L’Italia presenta all’Onu il rapporto sullo stato dei diritti umani

Un eden, nel quale i diritti umani pienamente rispettati. E’ il quadro a tinte rosa che affiora dal rapporto presentato al Consiglio per i diritti umani dell’ONU dal Governo italiano, nell’ambito della revisione periodica universale, in vista della 28esima sessione che si terrà tra il 2 e il 27 marzo 2015 (A_HRC_28_4_en). Dal rapporto, che in alcuni punti sembra una fuga dalla realtà, risulta che l’Italia ha sempre rispettato il principio di non refoulement, che garantisce il pieno rispetto dei diritti dei migranti che sbarcano in Italia, che assicura adeguate misure per combattere il razzismo e provvede alla registrazione dei dati in Eurodac. Anche sul fronte dell’accoglienza va tutto bene, dimenticando le immagini trasmesse dai network di tutto il mondo sulle condizioni disumane in cui versano molti migranti sbarcati sulle coste italiane, molti dei quali provenienti da zone di guerra e, quindi, titolari del diritto di asilo. Black out, poi, sul fatto che poco tempo fa, il 4 novembre 2014, la Corte europea dei diritti dell’uomo ha ordinato alla Svizzera (Tarakhel contro Svizzera) di non rinviare in Italia i richiedenti asilo a causa delle condizioni disumane dovute al sovraffollamento nei centri di accoglienza per richiedenti asilo, a standard di vita inadeguati nei Cara, alla privacy non rispettata, a condizioni insalubri.

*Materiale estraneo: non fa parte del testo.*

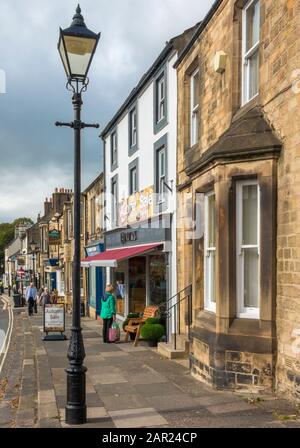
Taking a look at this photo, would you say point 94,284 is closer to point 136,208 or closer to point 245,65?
point 136,208

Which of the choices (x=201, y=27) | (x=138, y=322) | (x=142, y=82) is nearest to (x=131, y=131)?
(x=142, y=82)

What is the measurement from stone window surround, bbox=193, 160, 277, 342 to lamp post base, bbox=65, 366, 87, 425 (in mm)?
2555

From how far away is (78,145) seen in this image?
273 inches

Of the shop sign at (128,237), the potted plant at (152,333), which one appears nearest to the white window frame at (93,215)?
the shop sign at (128,237)

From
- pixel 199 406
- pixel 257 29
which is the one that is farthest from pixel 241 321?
pixel 257 29

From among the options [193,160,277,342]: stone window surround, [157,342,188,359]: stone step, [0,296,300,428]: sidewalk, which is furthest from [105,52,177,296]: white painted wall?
[193,160,277,342]: stone window surround

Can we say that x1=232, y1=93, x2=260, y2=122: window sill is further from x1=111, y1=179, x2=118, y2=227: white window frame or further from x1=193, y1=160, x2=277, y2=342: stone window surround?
x1=111, y1=179, x2=118, y2=227: white window frame

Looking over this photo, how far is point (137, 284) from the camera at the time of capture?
1883 centimetres

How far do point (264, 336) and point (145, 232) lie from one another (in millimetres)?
8934

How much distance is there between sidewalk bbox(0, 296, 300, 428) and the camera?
6.40 meters

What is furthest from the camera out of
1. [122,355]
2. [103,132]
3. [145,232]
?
[103,132]

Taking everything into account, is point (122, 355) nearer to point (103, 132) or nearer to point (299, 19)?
point (299, 19)

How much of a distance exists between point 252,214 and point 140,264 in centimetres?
1102

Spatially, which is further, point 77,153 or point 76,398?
point 77,153
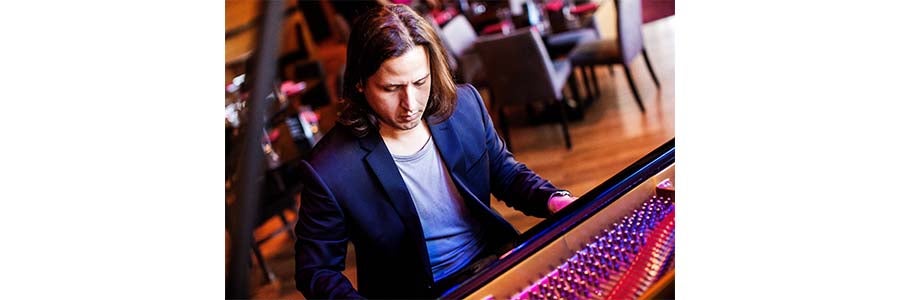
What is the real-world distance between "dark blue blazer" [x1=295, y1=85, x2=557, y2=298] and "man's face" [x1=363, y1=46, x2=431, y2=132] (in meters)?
0.04

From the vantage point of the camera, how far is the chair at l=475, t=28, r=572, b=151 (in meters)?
2.22

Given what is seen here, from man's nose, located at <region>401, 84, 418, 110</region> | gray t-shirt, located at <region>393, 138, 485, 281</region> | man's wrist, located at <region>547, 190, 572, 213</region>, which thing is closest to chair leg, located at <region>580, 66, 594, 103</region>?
man's wrist, located at <region>547, 190, 572, 213</region>

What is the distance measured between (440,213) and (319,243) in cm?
21

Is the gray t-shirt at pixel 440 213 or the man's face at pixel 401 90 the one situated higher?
the man's face at pixel 401 90

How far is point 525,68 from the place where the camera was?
240 centimetres

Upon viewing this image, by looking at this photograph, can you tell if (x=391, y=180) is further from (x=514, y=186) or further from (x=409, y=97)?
(x=514, y=186)

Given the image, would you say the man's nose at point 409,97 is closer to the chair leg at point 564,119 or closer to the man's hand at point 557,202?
the man's hand at point 557,202

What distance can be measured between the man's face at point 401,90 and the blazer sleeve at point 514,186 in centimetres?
19

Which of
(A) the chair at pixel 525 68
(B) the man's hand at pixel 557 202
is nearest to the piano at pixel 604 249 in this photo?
(B) the man's hand at pixel 557 202

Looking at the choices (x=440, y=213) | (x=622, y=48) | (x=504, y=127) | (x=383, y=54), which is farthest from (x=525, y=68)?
(x=383, y=54)

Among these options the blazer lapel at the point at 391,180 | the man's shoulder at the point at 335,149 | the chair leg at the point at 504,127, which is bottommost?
the chair leg at the point at 504,127

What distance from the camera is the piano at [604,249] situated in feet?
4.66

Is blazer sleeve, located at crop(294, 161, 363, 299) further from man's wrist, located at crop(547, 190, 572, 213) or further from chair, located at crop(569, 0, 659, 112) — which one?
chair, located at crop(569, 0, 659, 112)

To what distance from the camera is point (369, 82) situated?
1.32m
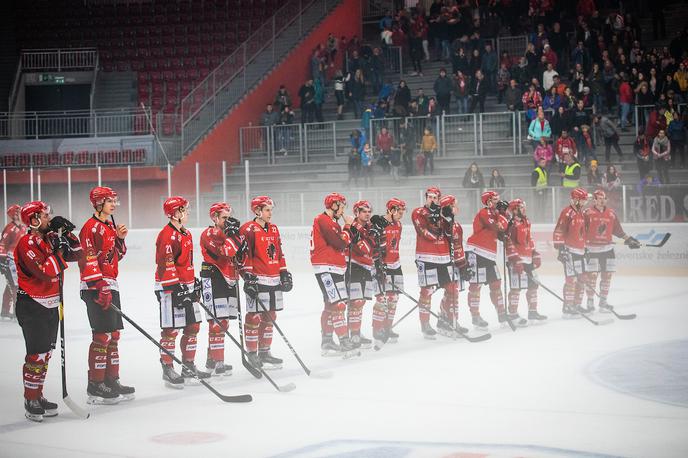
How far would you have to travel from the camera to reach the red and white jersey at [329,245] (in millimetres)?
10820

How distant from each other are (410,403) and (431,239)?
13.4ft

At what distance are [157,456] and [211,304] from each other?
10.9 feet

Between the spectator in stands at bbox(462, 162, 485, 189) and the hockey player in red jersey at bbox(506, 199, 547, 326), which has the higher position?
the spectator in stands at bbox(462, 162, 485, 189)

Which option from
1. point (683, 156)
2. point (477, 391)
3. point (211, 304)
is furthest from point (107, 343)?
point (683, 156)

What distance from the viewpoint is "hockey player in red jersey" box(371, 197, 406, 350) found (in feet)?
37.4

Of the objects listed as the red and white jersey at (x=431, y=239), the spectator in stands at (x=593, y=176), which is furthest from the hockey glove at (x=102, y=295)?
the spectator in stands at (x=593, y=176)

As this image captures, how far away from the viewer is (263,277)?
33.1 feet

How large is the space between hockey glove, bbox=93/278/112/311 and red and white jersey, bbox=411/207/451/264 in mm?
4634

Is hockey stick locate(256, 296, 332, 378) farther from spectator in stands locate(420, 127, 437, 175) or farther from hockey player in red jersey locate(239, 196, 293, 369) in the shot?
spectator in stands locate(420, 127, 437, 175)

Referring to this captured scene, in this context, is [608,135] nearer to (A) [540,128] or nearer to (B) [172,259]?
(A) [540,128]

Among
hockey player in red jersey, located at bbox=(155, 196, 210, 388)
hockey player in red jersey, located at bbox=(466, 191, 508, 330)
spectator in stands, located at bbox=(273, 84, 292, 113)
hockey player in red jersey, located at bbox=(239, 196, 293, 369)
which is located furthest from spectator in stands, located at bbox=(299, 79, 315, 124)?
hockey player in red jersey, located at bbox=(155, 196, 210, 388)

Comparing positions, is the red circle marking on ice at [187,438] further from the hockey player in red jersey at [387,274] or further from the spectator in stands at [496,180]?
the spectator in stands at [496,180]

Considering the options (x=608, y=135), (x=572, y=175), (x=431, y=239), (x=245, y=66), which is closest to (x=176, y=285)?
(x=431, y=239)

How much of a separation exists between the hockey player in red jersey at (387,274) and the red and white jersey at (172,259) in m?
2.67
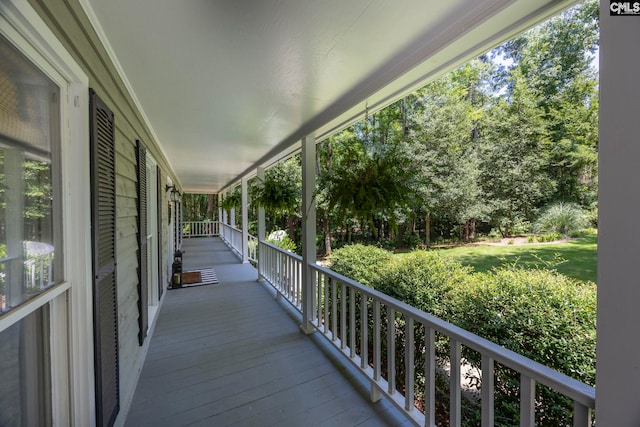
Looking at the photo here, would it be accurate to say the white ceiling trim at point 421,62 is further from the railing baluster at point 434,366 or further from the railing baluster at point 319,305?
the railing baluster at point 319,305

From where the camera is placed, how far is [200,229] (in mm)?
14922

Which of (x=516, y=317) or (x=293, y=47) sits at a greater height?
(x=293, y=47)

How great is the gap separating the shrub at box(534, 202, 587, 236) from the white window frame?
484 cm

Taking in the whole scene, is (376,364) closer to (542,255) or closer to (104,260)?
(104,260)

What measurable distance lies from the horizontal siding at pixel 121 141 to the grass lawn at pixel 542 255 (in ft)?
11.2

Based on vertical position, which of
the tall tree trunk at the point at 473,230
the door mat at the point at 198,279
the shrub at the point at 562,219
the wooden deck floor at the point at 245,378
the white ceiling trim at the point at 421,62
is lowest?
the wooden deck floor at the point at 245,378

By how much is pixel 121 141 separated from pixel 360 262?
9.25 ft

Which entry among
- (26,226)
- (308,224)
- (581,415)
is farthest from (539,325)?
(26,226)

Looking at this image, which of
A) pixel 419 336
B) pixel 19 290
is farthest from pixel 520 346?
pixel 19 290

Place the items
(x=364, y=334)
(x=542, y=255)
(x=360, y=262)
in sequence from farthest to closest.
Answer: (x=542, y=255)
(x=360, y=262)
(x=364, y=334)

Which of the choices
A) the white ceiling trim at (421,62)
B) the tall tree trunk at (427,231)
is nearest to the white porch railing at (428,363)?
the white ceiling trim at (421,62)

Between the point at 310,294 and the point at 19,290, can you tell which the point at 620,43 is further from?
the point at 310,294

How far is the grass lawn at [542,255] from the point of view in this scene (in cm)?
281

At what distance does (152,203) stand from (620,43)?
4086mm
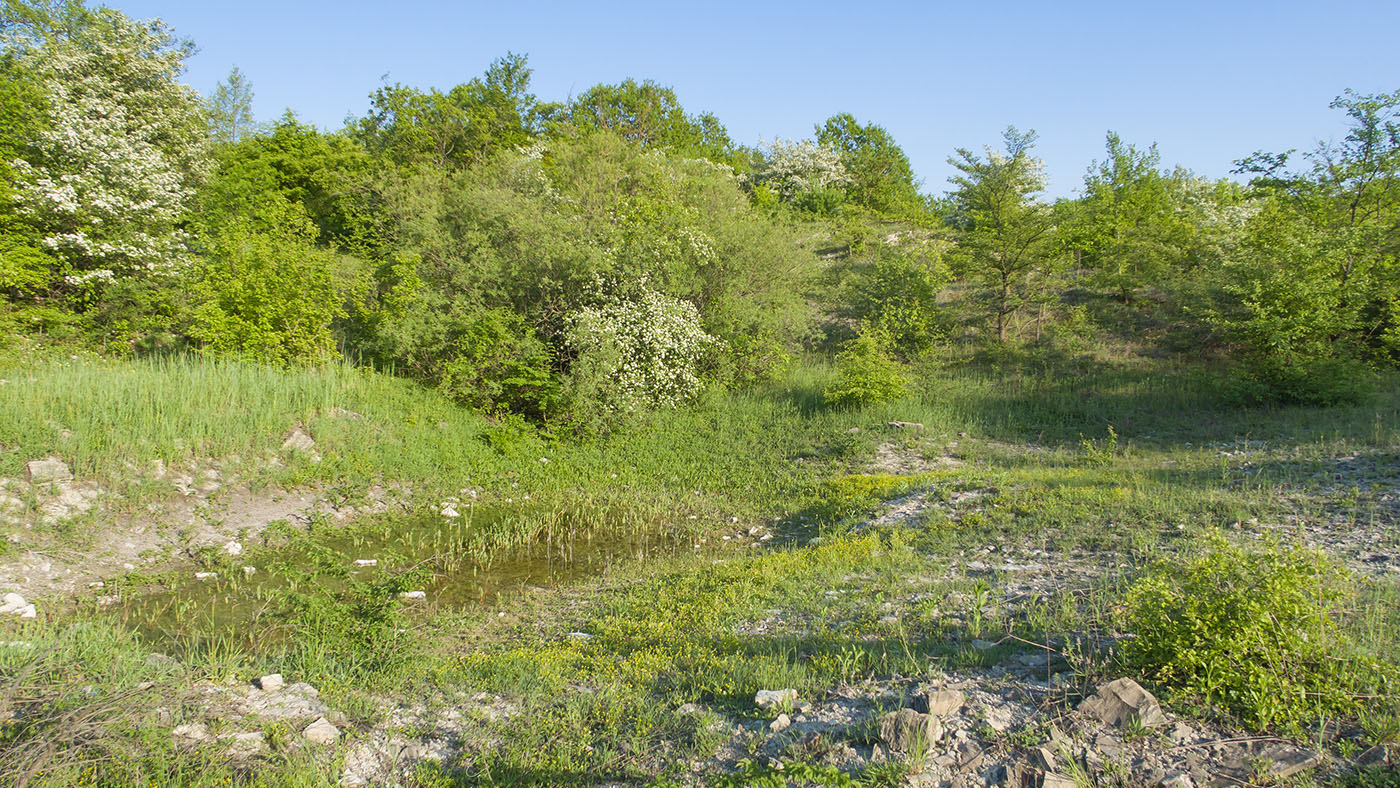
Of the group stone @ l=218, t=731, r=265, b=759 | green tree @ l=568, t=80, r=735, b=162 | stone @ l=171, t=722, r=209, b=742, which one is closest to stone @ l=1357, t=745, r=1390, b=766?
stone @ l=218, t=731, r=265, b=759

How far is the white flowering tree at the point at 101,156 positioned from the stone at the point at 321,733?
15683 mm

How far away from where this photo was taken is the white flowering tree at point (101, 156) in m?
15.3

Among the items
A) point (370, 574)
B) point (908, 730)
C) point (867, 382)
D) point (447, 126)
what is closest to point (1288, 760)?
point (908, 730)

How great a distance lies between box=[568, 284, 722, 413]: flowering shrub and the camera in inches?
579

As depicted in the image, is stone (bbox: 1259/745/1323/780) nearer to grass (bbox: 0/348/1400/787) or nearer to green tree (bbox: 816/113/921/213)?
grass (bbox: 0/348/1400/787)

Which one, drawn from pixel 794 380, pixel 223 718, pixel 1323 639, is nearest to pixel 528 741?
pixel 223 718

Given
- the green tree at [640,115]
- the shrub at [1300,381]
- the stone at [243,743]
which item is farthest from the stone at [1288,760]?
the green tree at [640,115]

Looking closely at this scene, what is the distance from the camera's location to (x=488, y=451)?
13477 mm

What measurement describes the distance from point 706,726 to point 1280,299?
16.3m

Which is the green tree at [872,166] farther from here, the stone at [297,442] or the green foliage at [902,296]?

Il Governo si compiace addirittura del progetto di legge sulla diffamazione che porterà all’eliminazione del carcere, trascurando il fatto che il progetto giace da tempo nelle aule parlamentari e che il Consiglio d’Europa lo ha ampiamente bocciato ritenendolo in contrasto con gli standard di Strasburgo anche a causa delle sanzioni economiche eccessive in grado di produrre un effetto deterrente sulla libertà di stampa. Riguardo all’enorme numero di ricorsi pendenti dinanzi alla Corte europea (17.309), legati in particolare all’eccessiva durata dei processi e ai ritardi nella liquidazione degli indennizzi dovuti alle vittime di violazioni, l’Italia ricorda di aver presentato un piano d’azione per chiudere 7mila ricorsi sulla riparazione. Per i 3mila ricorsi sulla durata eccessiva non è stato presentato un piano d’azione ma – si legge nel rapporto – è prevista una soluzione (sic!). Nel rapporto è evidenziata la ratifica di numerosi trattati e il pieno rispetto della Convenzione sui diritti del fanciullo del 20 novembre 1989, ratificata dall’Italia con legge 27 maggio 1991 n. 176. L’Italia, è scritto nel documento, sin dal 1928 ha vietato le punizioni corporali nelle scuole. In realtà, nel rapporto del 6 ottobre 2011 del Comitato sui diritti del fanciullo, che si occupa del monitoraggio dell’attuazione della Convenzione,  era stata chiesta all’Italia l’adozione di una legge che vietasse esplicitamente il ricorso a forme di punizione corporale poiché “molti genitori ancora considerano appropriato l’uso di schiaffi come strumento educativo”. Tuttavia, sul punto nulla è stato fatto. Sul fronte della tortura, malgrado l’enfasi sulla ratifica dei trattati come la Convenzione Onu contro la tortura e altri trattamenti o punizioni crudeli, inumani o degradanti del 1984 e del Protocollo opzionale alla Convenzione, ci si dimentica che in Italia non è stato ancora introdotto il reato di tortura e sono ancora in discussione progetti di leggi sul punto (si veda la proposta di legge dal titolo “Introduzione del delitto di tortura nell’ordinamento italiano” approvata dalla Commissione giustizia il 5 febbraio 2015 (testo tortura). Diversi Stati hanno già presentato osservazioni indicando preoccupazioni per l’alto numero di ricorsi pendenti alla CEDU (Norvegia), e per le condizioni disumane dei migranti nelle strutture di accoglienza, nonché per il livello di violenza verso i rom (Stati Uniti). A fine marzo il Consiglio adotterà le osservazioni sul rapporto italiano.